*Requirement:* Set down all of the data that follows word for word, without the images.

*Material provided:*
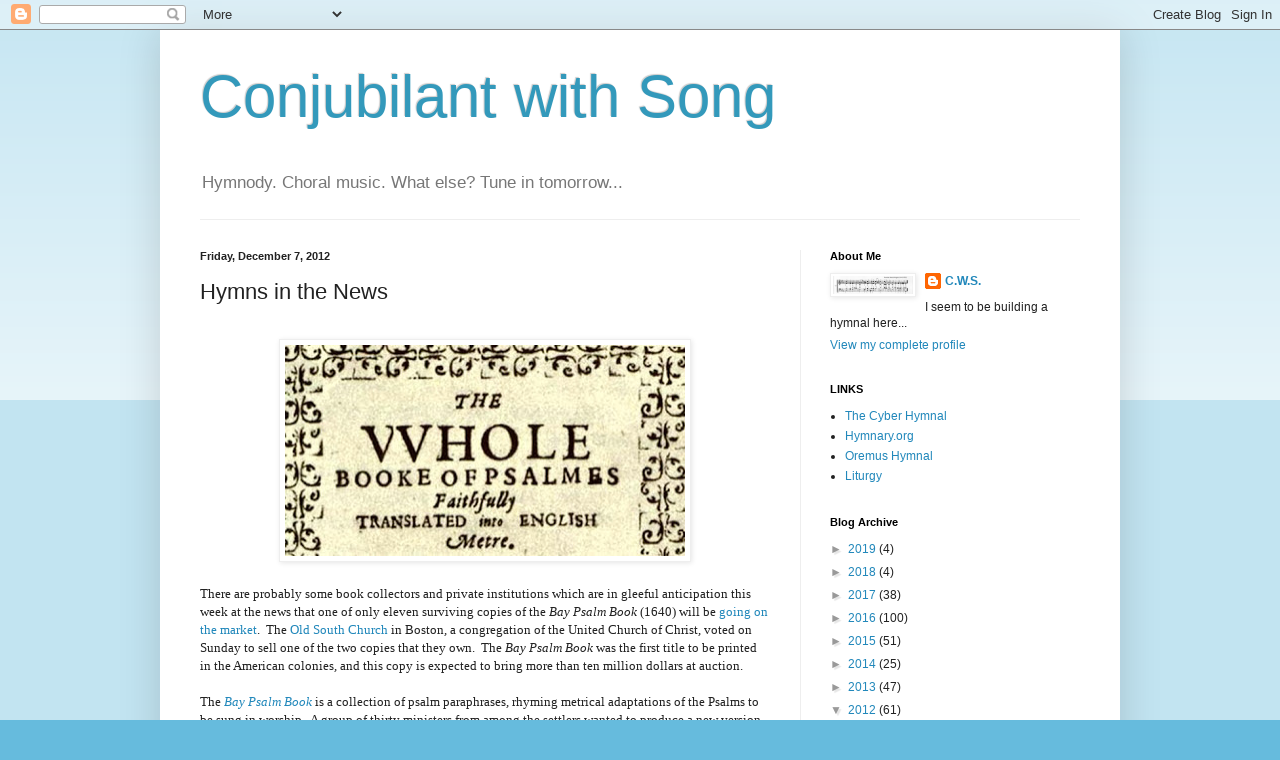

--- FILE ---
content_type: text/html; charset=UTF-8
request_url: https://conjubilant.blogspot.com/b/stats?style=BLACK_TRANSPARENT&timeRange=ALL_TIME&token=APq4FmAn6AgGX7mugi14jeCJFpCEV0wGurs5LStbJH05v34osC3bMY459K-n2d4277I4AF-tloCNx2izimQjfaKTqKjsx-RwdA
body_size: -19
content:
{"total":1074228,"sparklineOptions":{"backgroundColor":{"fillOpacity":0.1,"fill":"#000000"},"series":[{"areaOpacity":0.3,"color":"#202020"}]},"sparklineData":[[0,4],[1,7],[2,5],[3,4],[4,4],[5,5],[6,7],[7,7],[8,10],[9,11],[10,7],[11,10],[12,6],[13,8],[14,9],[15,18],[16,24],[17,37],[18,100],[19,51],[20,33],[21,13],[22,35],[23,17],[24,10],[25,12],[26,29],[27,20],[28,16],[29,21]],"nextTickMs":25000}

*Exercise result:*
--- FILE ---
content_type: text/html; charset=UTF-8
request_url: https://conjubilant.blogspot.com/b/stats?style=BLACK_TRANSPARENT&timeRange=ALL_TIME&token=APq4FmAn6AgGX7mugi14jeCJFpCEV0wGurs5LStbJH05v34osC3bMY459K-n2d4277I4AF-tloCNx2izimQjfaKTqKjsx-RwdA
body_size: -19
content:
{"total":1074228,"sparklineOptions":{"backgroundColor":{"fillOpacity":0.1,"fill":"#000000"},"series":[{"areaOpacity":0.3,"color":"#202020"}]},"sparklineData":[[0,4],[1,7],[2,5],[3,4],[4,4],[5,5],[6,7],[7,7],[8,10],[9,11],[10,7],[11,10],[12,6],[13,8],[14,9],[15,18],[16,24],[17,37],[18,100],[19,51],[20,33],[21,13],[22,35],[23,17],[24,10],[25,12],[26,29],[27,20],[28,16],[29,21]],"nextTickMs":25000}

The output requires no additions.